Previous studies indicate that the wild-type p53 (unlike its mutant forms present in tumor cells) possesses growth suppressor activity specific for transformed cells. However, recombinant p53 gene governed by strong heterologous promoters was used in most of these experiments, that resulting in overexpression of p53. In order to create more physiologically adequate system, we placed the wild-type p53 gene and the His273 mutant under control of homologous p53 gene promoter within self- inactivating retroviral vector. Recombinant viral stocks were used to infect LIM1215, SW480, A431, 293, HeLa and K562 cell lines.

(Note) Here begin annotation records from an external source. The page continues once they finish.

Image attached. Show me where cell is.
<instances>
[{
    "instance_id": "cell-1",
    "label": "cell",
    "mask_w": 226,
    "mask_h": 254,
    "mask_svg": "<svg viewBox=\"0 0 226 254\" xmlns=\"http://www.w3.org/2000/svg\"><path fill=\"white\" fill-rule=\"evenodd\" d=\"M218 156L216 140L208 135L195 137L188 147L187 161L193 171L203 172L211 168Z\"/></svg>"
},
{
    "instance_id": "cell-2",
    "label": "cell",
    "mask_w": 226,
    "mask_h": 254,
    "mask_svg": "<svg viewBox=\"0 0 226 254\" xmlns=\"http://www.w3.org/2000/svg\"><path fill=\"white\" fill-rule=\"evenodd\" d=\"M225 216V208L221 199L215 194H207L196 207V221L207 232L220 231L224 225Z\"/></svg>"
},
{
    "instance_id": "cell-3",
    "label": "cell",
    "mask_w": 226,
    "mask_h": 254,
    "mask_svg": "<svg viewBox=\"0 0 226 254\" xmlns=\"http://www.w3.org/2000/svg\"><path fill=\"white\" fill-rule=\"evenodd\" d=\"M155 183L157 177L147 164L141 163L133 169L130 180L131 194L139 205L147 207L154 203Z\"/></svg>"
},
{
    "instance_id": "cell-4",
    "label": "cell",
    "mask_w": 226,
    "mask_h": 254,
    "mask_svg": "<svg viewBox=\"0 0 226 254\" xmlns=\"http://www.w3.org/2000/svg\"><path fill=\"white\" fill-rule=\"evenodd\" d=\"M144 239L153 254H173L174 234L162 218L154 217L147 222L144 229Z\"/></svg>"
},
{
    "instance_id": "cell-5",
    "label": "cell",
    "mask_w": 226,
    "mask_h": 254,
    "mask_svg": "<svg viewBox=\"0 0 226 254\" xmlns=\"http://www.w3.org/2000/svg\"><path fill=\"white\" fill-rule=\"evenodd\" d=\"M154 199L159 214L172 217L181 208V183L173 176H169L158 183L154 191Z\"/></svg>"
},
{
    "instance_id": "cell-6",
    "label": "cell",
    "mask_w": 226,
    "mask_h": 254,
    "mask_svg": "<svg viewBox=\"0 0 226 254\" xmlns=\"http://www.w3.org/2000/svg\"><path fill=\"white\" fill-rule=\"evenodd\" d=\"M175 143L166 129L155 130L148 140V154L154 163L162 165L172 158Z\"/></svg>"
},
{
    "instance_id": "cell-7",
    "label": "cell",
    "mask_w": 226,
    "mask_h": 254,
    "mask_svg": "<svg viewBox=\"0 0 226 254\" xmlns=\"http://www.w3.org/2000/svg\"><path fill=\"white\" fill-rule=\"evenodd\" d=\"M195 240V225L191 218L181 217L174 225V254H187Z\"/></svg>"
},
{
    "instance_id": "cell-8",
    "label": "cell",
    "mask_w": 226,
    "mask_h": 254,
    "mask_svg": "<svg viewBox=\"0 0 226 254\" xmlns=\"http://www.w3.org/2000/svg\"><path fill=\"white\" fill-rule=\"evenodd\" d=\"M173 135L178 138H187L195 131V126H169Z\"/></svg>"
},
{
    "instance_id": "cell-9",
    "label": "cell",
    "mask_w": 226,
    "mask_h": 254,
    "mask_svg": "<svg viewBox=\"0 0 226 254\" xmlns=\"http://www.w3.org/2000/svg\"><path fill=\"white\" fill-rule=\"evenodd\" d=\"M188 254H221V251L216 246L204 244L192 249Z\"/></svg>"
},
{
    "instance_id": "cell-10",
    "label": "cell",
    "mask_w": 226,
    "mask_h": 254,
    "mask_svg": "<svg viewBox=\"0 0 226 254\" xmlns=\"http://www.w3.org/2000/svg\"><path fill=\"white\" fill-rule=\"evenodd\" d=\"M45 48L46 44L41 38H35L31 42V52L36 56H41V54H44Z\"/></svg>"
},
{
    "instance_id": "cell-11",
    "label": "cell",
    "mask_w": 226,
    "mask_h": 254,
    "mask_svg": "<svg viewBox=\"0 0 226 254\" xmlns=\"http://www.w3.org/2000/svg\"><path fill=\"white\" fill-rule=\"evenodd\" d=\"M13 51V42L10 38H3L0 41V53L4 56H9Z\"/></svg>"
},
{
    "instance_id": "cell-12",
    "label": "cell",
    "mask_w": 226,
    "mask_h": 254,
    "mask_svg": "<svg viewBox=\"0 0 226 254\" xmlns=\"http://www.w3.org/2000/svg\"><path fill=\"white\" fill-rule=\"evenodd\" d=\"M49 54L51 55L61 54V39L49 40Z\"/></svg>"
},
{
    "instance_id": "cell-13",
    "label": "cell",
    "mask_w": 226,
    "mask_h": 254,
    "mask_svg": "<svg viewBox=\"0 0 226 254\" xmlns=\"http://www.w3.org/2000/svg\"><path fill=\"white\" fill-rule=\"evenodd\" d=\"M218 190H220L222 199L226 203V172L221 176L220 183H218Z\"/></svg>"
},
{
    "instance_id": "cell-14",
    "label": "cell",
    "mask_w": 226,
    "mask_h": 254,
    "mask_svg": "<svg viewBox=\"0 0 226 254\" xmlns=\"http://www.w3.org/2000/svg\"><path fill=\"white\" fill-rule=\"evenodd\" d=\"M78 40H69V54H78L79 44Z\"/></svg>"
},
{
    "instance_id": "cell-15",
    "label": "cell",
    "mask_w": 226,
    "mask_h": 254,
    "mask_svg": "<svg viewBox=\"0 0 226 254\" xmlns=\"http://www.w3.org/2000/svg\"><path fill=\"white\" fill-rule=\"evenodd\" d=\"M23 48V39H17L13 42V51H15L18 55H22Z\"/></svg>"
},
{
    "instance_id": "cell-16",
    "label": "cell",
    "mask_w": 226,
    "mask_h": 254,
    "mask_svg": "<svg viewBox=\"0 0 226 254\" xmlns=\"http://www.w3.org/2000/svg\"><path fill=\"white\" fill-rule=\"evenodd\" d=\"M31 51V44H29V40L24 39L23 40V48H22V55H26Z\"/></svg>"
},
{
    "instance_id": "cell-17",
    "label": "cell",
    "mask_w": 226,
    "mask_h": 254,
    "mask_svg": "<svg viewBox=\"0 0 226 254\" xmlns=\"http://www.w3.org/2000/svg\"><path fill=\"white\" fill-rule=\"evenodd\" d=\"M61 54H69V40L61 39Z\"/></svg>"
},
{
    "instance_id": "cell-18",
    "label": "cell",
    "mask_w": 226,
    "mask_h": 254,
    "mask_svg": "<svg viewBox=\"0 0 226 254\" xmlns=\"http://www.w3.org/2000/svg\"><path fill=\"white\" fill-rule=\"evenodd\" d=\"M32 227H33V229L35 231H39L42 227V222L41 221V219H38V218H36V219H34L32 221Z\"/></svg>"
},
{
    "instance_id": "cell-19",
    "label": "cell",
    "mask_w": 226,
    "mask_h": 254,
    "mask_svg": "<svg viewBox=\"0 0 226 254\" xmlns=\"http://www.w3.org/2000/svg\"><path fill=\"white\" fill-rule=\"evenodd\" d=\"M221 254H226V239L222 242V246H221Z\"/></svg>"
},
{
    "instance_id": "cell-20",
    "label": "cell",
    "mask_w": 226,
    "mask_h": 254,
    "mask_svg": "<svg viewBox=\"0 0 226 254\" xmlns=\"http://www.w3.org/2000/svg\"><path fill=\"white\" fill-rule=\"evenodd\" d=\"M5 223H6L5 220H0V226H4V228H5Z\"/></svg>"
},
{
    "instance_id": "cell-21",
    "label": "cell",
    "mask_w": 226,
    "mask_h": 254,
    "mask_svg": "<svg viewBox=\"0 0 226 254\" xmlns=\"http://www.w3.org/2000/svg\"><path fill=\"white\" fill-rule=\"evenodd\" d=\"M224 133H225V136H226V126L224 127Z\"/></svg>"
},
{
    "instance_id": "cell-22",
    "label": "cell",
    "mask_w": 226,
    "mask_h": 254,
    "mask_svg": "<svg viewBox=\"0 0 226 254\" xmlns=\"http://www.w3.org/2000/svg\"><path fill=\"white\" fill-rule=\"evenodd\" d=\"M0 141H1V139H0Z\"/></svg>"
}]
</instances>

These cell lines were found to be highly sensitive to the wild-type p53. The only cell line (LIM1215), that produced few viable colonies expressing wild-type p53, initially contained in its genome two unmodified alleles of the p53 gene. For the cell line HeLa initial proliferation of resistant colonies was observed, however, after a week, the cells stopped to divide and died due to apoptosis. Expression of the mutant (His273) p53 was tolerated by most cell lines, although in HeLa cells the doubling time and density of confluent culture were slightly reduced. These cells become more dependent on serum and factors from the culture medium, contrary ti the cell lines SW480 and A431 expressing His273 p53.